Question

0x0=?

Answer 1

Find all prime numbers m,n such that n divides m^2 - 1 and m divides n^2 -4.

Answer 2

lmao

Answer 3

XD

Answer 4

well I guess it boils down to the definition of a prime\[p\mid ab \Rightarrow p\mid a \vee p\mid b \]\[n \mid (m^2 -1) \Rightarrow n\mid m-1\vee n \mid m+1 \]\[m\mid (n^2 - 4) \Rightarrow m \mid n -2 \vee m \mid n+2\]

Answer 5

If \(n\gt m \) then we can forget \(n \mid m-1\) and for the second "or" case there is only one possibility: (m, n) = (2, 3). If we plug that in into the second case, then that's not valid.

So yes, it's definitely not possible when \(n> m\).

Answer 6

If \(m>n\) then for the second-case we can forget the first "or", and the second is just not possible, unless \(m = n+2\), so we're now considering twin-primes under this case, where \(m\) is the greater of the two twin primes.

Answer 7

Hey, btw, do we say that 3 divides 0? If so, then (3, 2) is also a valid solution.

Answer 8

So anyway, we're looking at twin-primes \((m,n)\) where \(m>n\). We can forget \(n \mid m - 1\). We're left with \(n \mid m+1\) and I believe (3, 5) is the only twin-prime pair which satisfies that property.

Answer 9

yes exactly :)

Answer 10

Therefore, (2, 3) and (3, 5) appear to be the only solutions.

Answer 11

yes (:

Answer 12

Great, is this an RMO problem or what?

Answer 13

yea its RMO prblm which prof gave in class :)

Answer 14

we hav some kinda Olympiad practice tests this was one of the prblms

Answer 15

Aren't there infinitely many solutions when n=2

Answer 16

o-o seems legit

REQUIRED WORK:
A: Say whether each statement agrees with the thread on prime pairs, answering yes or no and quoting the words of the thread that decide it. (i) The problem asks for prime numbers m and n where n divides m^2 - 1 and m divides n^2 - 4. (ii) The problem came from a textbook chapter. (iii) One reply asks whether 3 divides 0.
B: According to the thread on prime pairs, where did the problem come from?
C: Write out the stretch of the thread on prime pairs from "So anyway, we're" through "yes exactly :)", word for word.

DATASET:
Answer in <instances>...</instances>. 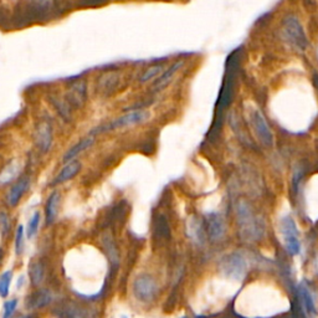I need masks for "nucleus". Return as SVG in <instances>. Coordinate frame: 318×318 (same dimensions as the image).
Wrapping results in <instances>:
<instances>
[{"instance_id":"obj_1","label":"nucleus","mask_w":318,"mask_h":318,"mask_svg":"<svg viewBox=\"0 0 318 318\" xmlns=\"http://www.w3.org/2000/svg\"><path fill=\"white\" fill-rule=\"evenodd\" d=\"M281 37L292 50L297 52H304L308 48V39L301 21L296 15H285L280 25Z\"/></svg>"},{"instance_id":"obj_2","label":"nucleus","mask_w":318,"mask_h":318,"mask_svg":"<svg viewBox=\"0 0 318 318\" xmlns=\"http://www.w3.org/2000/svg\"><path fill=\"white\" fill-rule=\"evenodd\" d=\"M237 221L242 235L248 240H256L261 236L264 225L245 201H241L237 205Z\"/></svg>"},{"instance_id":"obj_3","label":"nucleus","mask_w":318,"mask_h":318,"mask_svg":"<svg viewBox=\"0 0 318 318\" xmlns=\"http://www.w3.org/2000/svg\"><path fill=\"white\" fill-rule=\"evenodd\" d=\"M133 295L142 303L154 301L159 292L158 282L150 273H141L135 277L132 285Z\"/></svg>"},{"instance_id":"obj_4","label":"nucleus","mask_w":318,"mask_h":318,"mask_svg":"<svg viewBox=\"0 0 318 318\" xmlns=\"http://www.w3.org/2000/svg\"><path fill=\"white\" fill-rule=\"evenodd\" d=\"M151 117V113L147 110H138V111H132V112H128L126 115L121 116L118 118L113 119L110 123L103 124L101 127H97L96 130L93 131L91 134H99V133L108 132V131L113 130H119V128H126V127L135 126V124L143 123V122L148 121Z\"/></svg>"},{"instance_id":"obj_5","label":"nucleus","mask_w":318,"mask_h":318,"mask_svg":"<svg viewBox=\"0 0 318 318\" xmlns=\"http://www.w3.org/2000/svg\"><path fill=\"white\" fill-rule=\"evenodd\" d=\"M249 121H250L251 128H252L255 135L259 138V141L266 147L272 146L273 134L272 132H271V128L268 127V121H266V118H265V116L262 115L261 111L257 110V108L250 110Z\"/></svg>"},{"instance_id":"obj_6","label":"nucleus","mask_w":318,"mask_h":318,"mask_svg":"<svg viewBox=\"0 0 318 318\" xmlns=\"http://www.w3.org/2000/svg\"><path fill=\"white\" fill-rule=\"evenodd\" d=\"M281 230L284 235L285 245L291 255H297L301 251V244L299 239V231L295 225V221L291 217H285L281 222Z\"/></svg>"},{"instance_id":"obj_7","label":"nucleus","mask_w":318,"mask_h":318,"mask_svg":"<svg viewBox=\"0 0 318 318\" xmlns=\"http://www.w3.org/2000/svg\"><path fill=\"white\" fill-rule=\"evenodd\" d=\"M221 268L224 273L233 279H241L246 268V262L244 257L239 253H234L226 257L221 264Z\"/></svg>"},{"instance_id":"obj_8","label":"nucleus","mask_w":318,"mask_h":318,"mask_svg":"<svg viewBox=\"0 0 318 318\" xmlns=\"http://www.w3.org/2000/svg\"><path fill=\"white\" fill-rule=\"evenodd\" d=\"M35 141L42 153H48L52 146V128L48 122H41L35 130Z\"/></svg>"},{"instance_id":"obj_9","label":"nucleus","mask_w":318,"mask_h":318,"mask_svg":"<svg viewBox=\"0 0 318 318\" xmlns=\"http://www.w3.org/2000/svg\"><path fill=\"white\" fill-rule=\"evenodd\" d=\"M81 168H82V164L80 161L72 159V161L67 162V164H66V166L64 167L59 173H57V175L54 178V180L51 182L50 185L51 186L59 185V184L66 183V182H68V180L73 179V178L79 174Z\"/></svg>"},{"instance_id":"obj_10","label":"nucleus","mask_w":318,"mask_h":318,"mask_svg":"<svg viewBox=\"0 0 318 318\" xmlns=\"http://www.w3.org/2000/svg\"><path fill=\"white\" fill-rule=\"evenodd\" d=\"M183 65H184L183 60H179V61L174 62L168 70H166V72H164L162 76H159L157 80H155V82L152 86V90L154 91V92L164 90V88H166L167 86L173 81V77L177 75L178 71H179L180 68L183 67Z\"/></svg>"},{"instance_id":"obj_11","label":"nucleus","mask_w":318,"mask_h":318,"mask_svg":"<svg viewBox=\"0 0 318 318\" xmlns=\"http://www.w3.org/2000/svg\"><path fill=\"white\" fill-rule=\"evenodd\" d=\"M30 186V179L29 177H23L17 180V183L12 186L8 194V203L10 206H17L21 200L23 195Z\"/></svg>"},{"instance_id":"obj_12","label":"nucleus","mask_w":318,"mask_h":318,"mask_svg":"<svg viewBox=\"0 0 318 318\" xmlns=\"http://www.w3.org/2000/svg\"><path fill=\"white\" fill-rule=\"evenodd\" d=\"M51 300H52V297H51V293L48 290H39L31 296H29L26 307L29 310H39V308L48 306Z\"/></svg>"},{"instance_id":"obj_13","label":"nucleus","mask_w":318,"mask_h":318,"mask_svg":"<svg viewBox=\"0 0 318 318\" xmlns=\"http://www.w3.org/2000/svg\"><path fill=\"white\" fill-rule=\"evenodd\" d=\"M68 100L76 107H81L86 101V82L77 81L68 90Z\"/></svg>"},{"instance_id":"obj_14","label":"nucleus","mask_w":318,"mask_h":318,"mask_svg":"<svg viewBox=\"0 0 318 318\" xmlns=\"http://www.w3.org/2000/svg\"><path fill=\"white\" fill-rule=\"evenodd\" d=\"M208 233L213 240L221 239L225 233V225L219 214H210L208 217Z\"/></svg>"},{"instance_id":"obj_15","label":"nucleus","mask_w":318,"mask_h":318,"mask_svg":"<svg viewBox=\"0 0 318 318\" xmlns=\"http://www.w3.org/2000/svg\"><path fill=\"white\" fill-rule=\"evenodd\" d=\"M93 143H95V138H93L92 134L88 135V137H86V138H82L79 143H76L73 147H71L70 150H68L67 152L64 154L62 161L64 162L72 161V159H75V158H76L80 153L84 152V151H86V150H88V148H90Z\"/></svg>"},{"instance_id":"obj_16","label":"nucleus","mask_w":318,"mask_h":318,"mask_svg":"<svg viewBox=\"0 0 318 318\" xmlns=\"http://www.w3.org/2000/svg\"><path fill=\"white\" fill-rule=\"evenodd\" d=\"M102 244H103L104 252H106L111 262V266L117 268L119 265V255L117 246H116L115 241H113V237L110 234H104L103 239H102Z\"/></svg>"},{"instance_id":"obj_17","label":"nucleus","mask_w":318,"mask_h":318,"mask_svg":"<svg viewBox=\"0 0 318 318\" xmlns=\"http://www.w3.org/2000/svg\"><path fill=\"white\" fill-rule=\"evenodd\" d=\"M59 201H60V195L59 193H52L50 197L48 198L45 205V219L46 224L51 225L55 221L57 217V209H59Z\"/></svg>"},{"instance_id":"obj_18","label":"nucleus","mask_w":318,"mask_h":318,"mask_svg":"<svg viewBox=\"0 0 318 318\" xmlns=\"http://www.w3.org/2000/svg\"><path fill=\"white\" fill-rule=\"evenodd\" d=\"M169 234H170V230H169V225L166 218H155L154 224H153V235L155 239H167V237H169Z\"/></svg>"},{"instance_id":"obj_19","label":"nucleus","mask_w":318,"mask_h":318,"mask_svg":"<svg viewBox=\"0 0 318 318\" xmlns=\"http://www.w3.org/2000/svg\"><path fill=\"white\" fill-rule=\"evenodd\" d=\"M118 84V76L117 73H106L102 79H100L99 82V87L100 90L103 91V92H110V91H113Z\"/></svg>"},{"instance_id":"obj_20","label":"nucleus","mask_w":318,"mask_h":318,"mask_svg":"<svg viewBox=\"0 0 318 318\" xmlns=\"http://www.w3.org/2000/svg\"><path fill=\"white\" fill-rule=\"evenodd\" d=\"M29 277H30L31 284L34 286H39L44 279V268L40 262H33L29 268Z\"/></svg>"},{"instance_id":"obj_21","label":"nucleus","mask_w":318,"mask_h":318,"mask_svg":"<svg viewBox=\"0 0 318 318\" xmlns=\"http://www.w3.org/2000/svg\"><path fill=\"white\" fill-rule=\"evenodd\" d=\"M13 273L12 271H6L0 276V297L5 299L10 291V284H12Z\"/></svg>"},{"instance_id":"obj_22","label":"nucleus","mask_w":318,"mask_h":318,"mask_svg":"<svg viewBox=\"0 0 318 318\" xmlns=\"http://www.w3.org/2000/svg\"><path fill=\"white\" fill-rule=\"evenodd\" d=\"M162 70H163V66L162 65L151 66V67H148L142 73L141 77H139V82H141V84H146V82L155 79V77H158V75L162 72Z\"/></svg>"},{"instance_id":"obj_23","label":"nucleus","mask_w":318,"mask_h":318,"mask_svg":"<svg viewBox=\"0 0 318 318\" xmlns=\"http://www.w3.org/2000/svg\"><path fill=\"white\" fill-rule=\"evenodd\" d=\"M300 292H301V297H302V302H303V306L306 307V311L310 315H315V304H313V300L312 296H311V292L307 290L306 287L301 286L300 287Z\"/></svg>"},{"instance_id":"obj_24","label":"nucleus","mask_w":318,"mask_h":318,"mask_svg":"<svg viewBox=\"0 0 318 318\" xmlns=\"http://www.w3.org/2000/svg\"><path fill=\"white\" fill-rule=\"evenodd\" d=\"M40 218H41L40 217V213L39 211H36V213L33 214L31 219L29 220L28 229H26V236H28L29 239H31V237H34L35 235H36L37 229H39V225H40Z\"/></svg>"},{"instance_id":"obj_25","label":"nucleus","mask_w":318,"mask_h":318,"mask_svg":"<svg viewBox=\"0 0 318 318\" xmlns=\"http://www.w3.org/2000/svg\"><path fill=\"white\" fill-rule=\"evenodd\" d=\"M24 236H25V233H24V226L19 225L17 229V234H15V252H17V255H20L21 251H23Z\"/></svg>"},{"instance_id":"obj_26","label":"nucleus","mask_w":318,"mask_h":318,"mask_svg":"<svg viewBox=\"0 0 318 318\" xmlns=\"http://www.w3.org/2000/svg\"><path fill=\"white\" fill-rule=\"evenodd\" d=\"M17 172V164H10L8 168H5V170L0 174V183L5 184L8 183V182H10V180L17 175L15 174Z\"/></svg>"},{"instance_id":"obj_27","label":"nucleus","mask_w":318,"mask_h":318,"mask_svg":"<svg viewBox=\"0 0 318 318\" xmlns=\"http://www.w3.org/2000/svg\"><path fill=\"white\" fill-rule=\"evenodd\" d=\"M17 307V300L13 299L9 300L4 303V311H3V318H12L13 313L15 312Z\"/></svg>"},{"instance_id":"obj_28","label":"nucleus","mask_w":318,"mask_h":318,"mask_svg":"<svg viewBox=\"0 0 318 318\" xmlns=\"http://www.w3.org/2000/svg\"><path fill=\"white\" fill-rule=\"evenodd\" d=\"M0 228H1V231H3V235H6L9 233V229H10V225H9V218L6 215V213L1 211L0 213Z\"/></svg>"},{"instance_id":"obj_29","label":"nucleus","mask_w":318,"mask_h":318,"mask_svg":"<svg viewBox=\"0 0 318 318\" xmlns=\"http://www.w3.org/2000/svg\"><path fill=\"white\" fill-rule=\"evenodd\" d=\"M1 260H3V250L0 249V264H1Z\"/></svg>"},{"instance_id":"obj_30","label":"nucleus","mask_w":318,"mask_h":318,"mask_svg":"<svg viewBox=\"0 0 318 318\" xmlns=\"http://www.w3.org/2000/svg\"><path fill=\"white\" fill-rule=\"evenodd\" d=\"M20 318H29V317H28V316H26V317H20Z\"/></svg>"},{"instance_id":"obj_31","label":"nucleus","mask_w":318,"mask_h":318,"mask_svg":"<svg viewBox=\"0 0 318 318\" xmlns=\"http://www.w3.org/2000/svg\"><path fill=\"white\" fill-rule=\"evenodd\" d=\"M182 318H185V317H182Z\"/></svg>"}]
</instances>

THE ANSWERS:
A:
(i) Yes: "Find all prime numbers m,n such that n divides m^2 - 1 and m divides n^2 -4."
(ii) No: "yea its RMO prblm which prof gave in class :)"
(iii) Yes: "Hey, btw, do we say that 3 divides 0?"

B: It is an RMO problem that a professor gave in class.

C:
So anyway, we're looking at twin-primes \((m,n)\) where \(m>n\). We can forget \(n \mid m - 1\). We're left with \(n \mid m+1\) and I believe (3, 5) is the only twin-prime pair which satisfies that property.

Answer 9

yes exactly :)